● Tarefa
Responda com base no trecho sobre as sociedades de controle:
(a) Há quanto tempo Gilles Deleuze vislumbrou a emergência das "sociedades de controle"?
(b) Que instituições típicas dos séculos XIX e XX são mencionadas?
(c) A que, segundo o texto, estamos todos "livremente" conectados?

● Trecho selecionado

++++++

Tudo isso obedece a demandas históricas muito complexas, porém perfeitamente identificáveis, diante das quais não surpreende que hoje proliferem esses “modos de ser” que precisam da confirmação do olhar dos outros para consumar a sua existência: trata-se de um tipo de eu compatível com as exigências e demandas do mundo contemporâneo.
Olhar Virtual: Estamos numa “sociedade de controle”?
Acho que tudo o que está ocorrendo tem uma relação direta com aquilo que Gilles Deleuze vislumbrou, há já quase 20 anos, como a emergência de uma nova organização social: as “sociedades de controle”, um modo de administrar nossas vidas que está substituindo os antiquados mecanismos da sociedade industrial. A vigilância, o confinamento e as pequenas punições cotidianas que vigoravam nas instituições típicas dos séculos XIX e XX, tais como a escola, a fábrica e a prisão, já não são mais necessários para nos transformarmos em “corpos dóceis e úteis”, para fazer de todos nós subjetividades compatíveis com os ritmos do mundo atual.
São bem mais eficazes as novas formas de “assujeitamento”, estas novas modalidades que nos amarram aos circuitos integrados do mundo contemporâneo, pois agora estamos todos “livremente” conectados ao Orkut, ao e-mail, ao celular, ao GPS, aos cartões de crédito e aos programas de fidelidade empresarial. E, aparentemente, o fazemos com prazer e com cotidiana devoção, o fazemos porque queremos.

++++++

● Dados armazenados

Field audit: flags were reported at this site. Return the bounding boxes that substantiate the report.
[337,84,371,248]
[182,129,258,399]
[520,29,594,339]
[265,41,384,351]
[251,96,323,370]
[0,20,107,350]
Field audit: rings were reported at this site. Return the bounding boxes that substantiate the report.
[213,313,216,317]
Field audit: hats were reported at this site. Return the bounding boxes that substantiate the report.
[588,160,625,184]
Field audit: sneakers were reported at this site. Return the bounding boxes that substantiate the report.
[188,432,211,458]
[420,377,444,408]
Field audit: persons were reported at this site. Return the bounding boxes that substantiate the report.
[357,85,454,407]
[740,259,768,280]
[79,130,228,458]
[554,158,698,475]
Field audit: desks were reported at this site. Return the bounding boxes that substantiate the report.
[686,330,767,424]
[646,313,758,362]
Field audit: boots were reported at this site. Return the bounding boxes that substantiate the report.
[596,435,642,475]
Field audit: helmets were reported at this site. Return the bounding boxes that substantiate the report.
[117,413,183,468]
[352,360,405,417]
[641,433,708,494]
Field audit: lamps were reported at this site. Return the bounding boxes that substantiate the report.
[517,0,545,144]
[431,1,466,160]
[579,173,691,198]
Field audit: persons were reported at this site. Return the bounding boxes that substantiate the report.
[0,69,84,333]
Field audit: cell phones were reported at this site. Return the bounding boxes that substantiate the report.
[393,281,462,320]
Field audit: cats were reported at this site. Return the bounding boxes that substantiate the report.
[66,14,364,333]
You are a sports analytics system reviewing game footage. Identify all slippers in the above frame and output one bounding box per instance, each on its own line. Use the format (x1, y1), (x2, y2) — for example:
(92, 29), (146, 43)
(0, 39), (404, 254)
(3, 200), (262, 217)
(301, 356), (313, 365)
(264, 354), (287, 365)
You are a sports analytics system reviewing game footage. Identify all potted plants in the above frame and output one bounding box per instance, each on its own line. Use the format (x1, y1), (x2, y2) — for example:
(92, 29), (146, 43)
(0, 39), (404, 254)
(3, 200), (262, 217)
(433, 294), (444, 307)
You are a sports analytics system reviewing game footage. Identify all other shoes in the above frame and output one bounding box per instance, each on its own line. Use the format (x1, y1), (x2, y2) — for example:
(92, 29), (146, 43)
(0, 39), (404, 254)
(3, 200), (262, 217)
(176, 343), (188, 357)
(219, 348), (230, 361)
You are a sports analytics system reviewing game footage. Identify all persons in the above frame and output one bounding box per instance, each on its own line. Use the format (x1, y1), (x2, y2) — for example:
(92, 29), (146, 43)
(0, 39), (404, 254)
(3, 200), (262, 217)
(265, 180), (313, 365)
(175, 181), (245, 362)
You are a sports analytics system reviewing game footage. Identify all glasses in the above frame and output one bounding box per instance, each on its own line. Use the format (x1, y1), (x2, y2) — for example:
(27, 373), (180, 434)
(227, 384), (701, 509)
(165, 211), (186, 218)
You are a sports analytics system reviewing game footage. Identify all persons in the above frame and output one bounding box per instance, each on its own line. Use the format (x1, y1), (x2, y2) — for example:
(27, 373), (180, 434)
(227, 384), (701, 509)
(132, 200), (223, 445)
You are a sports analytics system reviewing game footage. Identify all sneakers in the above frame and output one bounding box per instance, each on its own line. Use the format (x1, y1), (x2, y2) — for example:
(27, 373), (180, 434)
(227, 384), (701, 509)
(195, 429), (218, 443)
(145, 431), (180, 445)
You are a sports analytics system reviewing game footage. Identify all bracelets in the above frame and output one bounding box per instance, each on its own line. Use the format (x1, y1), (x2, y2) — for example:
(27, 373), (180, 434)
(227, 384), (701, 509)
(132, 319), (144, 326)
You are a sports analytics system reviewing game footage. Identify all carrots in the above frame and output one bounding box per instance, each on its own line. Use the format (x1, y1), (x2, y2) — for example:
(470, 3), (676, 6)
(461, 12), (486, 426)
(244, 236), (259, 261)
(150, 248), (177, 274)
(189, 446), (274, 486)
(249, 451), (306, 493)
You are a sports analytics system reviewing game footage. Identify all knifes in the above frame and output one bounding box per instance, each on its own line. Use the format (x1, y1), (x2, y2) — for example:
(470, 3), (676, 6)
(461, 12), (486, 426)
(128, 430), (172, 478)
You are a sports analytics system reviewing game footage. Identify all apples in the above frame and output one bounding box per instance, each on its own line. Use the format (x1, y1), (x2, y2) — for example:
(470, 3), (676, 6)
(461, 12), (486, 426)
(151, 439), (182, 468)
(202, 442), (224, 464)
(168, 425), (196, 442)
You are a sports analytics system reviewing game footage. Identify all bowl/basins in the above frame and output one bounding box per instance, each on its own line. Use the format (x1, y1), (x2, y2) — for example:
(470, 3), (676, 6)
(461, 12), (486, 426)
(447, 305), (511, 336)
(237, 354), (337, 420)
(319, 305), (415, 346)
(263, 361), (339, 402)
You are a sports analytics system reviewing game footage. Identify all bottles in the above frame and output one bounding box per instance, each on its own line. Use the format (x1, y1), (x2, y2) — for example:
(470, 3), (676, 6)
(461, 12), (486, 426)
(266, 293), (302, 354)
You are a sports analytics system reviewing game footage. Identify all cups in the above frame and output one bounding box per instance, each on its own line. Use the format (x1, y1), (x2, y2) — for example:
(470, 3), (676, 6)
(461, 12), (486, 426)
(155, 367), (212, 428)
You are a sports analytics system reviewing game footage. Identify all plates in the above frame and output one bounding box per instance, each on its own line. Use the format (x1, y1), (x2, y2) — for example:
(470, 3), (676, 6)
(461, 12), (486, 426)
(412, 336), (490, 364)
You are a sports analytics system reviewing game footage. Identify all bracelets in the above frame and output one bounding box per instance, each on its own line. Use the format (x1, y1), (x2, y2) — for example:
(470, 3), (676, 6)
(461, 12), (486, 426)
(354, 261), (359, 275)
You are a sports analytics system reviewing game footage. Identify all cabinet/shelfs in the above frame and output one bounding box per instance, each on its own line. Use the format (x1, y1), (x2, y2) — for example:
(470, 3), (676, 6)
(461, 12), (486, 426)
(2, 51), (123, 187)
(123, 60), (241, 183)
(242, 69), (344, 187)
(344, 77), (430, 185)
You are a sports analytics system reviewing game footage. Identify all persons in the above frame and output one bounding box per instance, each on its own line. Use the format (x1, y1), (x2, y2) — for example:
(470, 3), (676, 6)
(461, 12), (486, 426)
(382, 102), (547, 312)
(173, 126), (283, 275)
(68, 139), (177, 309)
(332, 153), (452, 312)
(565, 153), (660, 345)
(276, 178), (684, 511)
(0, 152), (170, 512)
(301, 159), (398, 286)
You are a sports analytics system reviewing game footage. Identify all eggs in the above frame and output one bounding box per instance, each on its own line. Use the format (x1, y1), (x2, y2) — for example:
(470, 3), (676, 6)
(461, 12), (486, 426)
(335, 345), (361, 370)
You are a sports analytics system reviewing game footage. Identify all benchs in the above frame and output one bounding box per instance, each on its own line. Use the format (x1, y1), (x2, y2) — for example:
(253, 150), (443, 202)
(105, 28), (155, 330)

++++++

● Sua resposta
(a) Há quase 20 anos.
(b) A escola, a fábrica e a prisão.
(c) Ao Orkut, ao e-mail, ao celular, ao GPS, aos cartões de crédito e aos programas de fidelidade empresarial.